The basic difference in these plans is related to their designated purpose. The 529 plan was introduced specifically to pay for a child’s educational expenses (including tuition, books, room and board), whether applied to K-12 schooling or college/postgraduate education. In contrast, UTMA and UGMA accounts are not simply educational savings plans; they can be used for any child’s expense, including education.
One large difference between the two plan types is freedom in how you invest. In a 529 plan, you are locked into that particular plan’s investment, like a preselected mutual fund. Different state 529 plans will utilize different preselected investment portfolios, and you may choose any state plan you wish. On the other hand, you have full freedom to purchase any stock, mutual fund, or other security if you choose a UTMA or UGMA plan.
In terms of tax benefits, contributions made into a 529 plan may offer state income tax deductions (depending on the state) but no federal credits. However, money accumulating in the account is not subject to tax, nor is it taxable upon withdrawal, when used for qualified educational expenses. UTMA and UGMA contributions are not tax deductible, and investment gains may also be subject to tax.
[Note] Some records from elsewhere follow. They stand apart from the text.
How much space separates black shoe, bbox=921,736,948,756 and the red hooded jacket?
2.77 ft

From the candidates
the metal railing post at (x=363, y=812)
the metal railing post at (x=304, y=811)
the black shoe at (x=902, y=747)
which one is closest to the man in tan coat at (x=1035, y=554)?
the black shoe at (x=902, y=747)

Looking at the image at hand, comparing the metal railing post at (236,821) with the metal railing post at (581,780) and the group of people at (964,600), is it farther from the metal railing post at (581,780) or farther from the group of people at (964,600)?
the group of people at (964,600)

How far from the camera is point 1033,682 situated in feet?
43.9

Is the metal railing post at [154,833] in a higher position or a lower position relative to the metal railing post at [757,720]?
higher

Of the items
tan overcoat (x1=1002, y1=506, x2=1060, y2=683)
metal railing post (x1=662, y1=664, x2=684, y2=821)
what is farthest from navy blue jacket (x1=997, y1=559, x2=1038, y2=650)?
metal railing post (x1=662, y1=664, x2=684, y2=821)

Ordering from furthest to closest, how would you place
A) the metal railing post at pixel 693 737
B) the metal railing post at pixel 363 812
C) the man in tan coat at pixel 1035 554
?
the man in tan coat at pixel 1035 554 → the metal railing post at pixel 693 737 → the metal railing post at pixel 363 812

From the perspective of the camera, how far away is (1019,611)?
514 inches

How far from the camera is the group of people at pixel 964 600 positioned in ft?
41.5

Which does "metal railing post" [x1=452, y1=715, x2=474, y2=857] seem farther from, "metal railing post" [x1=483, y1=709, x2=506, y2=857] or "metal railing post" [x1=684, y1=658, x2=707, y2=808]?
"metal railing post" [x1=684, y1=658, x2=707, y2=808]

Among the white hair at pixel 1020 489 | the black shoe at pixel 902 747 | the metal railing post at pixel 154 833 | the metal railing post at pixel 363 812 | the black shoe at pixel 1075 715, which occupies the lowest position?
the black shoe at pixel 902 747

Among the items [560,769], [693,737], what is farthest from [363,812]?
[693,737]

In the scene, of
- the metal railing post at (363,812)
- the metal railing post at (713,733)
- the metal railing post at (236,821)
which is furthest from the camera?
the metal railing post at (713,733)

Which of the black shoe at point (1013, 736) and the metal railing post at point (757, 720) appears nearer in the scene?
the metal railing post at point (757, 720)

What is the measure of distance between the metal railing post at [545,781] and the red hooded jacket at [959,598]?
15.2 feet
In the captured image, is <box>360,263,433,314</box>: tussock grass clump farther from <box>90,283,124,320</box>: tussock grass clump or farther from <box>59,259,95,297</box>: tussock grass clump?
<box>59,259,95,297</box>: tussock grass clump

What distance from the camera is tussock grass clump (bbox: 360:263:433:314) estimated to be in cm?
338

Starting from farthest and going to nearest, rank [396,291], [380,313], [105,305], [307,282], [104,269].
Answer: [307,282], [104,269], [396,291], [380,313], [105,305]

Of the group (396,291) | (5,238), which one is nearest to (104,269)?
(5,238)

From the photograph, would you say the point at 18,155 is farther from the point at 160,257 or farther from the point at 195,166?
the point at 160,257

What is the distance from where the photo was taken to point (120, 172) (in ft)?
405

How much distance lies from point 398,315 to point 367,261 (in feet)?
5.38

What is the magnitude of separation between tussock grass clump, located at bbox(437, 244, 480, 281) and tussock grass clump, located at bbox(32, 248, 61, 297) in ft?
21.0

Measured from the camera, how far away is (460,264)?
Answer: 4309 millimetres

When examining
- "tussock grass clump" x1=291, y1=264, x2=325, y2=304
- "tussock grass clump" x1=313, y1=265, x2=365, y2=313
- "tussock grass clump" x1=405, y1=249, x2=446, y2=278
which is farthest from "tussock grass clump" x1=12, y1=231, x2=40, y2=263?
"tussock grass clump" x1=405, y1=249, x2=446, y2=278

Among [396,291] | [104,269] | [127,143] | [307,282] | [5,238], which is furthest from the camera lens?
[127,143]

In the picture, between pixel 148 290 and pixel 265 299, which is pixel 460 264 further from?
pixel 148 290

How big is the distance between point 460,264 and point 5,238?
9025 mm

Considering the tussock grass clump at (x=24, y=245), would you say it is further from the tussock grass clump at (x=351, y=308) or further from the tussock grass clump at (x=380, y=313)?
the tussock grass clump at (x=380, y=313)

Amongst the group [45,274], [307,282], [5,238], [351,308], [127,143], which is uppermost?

In terms of future taxation, the 529 and UTMA/UGMA plans are subject to gift tax rules. For example, you can distribute up to $15,000 per year per child from a 529 plan without triggering the gift tax. Anything beyond that threshold is taxable. A special provision allows a lump-sum contribution of up to $75,000 per beneficiary, which can be spread over five years, without requiring a gift tax payment. For UTMA and UGMA accounts, there is no distribution amount that is shielded from the gift tax.
Who Owns the Plan?
An important consideration is the custodial status of the UTMA and UGMA plans. As custodian, you own and manage the account until the child reaches age 18 or 21, depending on individual state rules. After that, the child owns the account and can make purchases for any purpose. Under a 529 account, you own the account indefinitely and can even decide to change the name of the beneficiary.
Here’s an interesting and important distinction. When it comes to determining a child’s request for financial aid from an educational institution, 529 plan assets or distributions are not considered owned by the child. However, assets in an UTMA or UGMA account are, and this can have implications on that child’s eligibility for financial aid.